As Beijing grows fearful of losing control of globally acquisitive names Anbang Insurance, Dalian Wanda, Fosun and Zhejiang Luosen Neili, its hard not to wonder if China is having a Russian oligarch moment.

As Beijing grows fearful of losing control of globally acquisitive names Anbang Insurance, Dalian Wanda, Fosun and Zhejiang Luosen Neili, its hard not to wonder if China is having a Russian oligarch moment.

The second may be unique to Ma. His latitude to grow market share and sustain his New York-listed share price could rest more and more on walking the Beijing line.

Sure, Ma, a key face of the “new China” gets somewhat of a pass as he rubs shoulders with world leaders and Silicon Valley’s best and brightest.

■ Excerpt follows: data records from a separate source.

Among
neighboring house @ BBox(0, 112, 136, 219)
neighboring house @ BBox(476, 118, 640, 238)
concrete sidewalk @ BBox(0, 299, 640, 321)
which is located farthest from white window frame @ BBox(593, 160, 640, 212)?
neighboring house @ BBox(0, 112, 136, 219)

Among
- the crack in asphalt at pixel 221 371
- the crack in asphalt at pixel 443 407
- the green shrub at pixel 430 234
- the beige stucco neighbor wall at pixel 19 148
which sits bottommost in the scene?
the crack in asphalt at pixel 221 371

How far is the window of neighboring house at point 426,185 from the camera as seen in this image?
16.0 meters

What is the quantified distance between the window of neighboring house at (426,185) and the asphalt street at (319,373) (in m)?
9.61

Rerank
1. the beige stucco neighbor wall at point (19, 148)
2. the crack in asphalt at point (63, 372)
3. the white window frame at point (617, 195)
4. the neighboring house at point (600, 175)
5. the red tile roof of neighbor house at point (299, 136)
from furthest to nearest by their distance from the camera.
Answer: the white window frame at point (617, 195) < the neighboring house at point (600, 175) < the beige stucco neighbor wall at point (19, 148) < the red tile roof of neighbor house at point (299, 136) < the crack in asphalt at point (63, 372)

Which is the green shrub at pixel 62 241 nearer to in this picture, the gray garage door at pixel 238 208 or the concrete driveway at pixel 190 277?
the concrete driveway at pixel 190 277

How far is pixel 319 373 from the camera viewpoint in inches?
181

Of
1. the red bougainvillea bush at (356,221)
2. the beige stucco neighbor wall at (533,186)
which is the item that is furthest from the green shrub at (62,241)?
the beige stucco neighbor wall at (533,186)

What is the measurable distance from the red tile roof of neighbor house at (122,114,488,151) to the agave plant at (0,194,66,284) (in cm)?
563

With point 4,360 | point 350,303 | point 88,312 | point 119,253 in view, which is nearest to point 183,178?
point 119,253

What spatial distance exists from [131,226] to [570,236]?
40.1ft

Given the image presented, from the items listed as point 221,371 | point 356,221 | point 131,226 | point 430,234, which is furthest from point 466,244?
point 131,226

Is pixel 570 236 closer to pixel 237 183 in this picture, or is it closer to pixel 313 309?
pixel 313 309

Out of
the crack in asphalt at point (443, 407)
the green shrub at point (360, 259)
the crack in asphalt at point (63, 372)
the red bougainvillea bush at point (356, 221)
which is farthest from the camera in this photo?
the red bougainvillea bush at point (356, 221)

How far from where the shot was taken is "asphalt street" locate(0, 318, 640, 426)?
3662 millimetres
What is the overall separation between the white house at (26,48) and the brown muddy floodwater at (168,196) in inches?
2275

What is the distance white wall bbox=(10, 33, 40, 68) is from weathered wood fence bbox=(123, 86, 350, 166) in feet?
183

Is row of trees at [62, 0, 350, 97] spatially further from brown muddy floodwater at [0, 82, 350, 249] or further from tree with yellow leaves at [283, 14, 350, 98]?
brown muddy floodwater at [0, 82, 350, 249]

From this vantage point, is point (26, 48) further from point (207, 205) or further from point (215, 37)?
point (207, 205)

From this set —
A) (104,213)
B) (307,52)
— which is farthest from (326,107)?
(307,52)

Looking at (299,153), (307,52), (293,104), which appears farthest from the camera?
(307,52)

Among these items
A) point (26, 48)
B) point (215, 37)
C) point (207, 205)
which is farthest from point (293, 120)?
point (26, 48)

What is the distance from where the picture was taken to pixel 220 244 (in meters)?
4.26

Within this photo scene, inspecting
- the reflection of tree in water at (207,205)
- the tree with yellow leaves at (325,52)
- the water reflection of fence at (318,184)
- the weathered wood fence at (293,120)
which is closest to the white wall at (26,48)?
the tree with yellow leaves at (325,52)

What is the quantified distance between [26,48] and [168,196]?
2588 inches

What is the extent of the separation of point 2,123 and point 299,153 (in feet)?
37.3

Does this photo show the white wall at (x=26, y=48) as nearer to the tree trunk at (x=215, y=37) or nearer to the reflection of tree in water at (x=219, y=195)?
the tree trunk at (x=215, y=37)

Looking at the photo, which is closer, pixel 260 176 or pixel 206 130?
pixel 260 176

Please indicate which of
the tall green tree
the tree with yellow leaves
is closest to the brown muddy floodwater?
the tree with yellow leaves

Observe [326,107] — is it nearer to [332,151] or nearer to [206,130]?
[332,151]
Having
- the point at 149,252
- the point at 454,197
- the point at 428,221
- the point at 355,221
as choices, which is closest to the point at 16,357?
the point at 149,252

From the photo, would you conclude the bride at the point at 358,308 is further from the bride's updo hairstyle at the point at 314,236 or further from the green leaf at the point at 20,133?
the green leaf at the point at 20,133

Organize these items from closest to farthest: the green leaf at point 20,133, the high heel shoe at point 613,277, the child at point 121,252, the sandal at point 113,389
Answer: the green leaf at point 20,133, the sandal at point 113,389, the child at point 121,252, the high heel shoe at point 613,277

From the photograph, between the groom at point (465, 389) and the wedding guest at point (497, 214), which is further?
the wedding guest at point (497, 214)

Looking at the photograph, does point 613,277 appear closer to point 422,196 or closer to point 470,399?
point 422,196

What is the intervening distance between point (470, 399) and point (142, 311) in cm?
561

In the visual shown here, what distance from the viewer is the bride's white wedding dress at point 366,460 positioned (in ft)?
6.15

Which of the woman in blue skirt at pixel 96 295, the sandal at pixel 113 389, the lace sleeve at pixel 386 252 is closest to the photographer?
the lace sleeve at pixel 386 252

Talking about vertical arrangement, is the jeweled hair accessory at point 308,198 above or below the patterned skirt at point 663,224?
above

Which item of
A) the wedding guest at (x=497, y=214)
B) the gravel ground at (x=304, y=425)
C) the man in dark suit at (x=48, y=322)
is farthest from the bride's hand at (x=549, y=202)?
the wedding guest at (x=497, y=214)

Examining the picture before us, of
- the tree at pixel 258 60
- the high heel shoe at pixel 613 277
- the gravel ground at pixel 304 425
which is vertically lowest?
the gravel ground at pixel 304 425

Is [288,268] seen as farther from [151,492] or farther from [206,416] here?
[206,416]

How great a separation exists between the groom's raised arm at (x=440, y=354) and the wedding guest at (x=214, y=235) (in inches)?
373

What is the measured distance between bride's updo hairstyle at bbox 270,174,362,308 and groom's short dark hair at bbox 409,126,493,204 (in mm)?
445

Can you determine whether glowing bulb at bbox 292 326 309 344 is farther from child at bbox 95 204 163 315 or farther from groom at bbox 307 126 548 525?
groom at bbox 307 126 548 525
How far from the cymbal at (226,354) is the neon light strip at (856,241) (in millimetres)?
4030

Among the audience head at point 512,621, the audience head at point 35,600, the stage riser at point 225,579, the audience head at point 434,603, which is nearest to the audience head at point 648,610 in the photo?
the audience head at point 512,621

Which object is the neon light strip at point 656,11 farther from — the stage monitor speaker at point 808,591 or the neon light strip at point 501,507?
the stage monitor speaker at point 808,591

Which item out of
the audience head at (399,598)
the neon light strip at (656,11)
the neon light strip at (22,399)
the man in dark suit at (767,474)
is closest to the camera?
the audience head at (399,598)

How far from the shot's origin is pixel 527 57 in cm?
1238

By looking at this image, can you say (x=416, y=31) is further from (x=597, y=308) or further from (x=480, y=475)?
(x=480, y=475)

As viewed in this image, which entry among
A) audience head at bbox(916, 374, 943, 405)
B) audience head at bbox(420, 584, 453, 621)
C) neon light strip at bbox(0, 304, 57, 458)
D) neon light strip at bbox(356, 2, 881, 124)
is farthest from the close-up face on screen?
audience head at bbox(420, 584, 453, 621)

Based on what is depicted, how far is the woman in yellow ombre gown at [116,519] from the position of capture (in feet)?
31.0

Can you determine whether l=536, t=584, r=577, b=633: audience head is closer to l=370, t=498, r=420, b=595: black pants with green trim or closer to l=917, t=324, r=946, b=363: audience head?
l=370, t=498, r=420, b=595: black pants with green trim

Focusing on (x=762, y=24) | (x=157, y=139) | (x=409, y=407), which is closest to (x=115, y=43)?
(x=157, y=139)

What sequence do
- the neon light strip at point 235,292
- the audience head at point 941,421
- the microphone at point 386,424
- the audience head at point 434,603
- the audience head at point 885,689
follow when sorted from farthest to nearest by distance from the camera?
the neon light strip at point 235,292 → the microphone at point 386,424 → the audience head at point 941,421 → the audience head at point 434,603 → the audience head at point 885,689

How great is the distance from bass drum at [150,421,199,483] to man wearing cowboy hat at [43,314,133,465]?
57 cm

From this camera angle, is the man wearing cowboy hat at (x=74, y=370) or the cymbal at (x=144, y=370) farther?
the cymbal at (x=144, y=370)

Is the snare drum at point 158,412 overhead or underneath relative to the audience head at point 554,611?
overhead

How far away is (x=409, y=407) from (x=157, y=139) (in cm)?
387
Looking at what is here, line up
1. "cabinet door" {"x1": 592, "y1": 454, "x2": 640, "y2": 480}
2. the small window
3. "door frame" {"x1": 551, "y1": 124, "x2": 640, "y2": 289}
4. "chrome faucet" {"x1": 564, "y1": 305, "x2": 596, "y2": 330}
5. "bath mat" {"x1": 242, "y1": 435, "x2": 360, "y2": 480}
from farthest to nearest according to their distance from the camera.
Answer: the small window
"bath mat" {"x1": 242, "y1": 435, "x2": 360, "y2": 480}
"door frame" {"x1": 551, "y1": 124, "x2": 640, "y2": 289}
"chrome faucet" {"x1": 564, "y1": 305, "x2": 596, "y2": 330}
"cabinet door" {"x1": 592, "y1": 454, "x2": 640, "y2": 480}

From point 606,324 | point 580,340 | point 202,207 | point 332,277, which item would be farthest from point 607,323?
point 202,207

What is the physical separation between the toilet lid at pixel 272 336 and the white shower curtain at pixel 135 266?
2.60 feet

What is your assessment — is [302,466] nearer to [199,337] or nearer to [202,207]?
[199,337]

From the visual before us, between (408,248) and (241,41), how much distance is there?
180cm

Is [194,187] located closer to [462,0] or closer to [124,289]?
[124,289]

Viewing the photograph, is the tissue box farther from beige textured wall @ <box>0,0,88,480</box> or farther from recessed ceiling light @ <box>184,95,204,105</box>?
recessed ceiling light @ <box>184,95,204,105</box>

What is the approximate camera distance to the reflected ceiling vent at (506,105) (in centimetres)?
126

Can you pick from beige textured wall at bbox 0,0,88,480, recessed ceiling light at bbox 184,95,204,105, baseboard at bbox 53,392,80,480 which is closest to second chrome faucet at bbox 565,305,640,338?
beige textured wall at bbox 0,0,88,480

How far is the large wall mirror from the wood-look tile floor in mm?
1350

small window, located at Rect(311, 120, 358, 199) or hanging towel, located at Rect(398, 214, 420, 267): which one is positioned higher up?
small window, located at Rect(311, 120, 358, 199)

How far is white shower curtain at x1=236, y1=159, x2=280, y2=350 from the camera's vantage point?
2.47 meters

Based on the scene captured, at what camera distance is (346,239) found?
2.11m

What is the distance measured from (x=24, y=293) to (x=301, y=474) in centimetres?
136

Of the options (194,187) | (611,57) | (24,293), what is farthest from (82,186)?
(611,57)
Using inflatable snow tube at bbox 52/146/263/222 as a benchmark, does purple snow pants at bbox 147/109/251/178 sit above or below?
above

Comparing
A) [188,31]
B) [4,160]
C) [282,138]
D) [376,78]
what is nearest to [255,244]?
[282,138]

Ma is a cagy dealmaker and innovator, and if anyone can walk this tightrope, it may be the English teacher-turned-billionaire.

But it could all come crashing down if Ma strays too far from party priorities. Do investors really want to spend the next 40 years hoping for the best with just 158 basis points of reward?

How, for example, can Ma juggle Beijing’s demands for users’ purchasing trends, browsing histories, social-media activities and personal data with western investors clamoring for increased independence from Beijing?

In 2016, remember, China’s state-run media treated Alibaba to a bit of bad press. The stories on fake goods sold on Ma’s sites are a bit like Japanese media going after a Tokyo sushi restaurant for not cooking its fish.

Regulators also clamped down on Alibaba food-delivery arm, an episode that had pundits wondering of Beijing was reminding Ma who he really works for.

Last week, I spent a few days in Hangzhou, the eastern city in which Ma created Alibaba. And at the moment, it seems ridiculous to bet against China’s most globally-known magnate. Or a company that has a bold vision for where it wants to be five, 10, and 20 years from now.

But political risk runs both ways. Might Donald Trump’s “America First” ideology limit Ma’s expansion plans into the nation in which Alibaba is listed?

Then there’s the economy. Ma’s colossus is as big a leveraged bet on China beating the middle-income trap as any.

If China’s debt-fueled boom comes to a nasty end, or stimulus efforts fail to produce growth in the neighborhood of 6.5%, Alibaba’s stocks and bonds could be in for some wild days. Only 14,597 to go.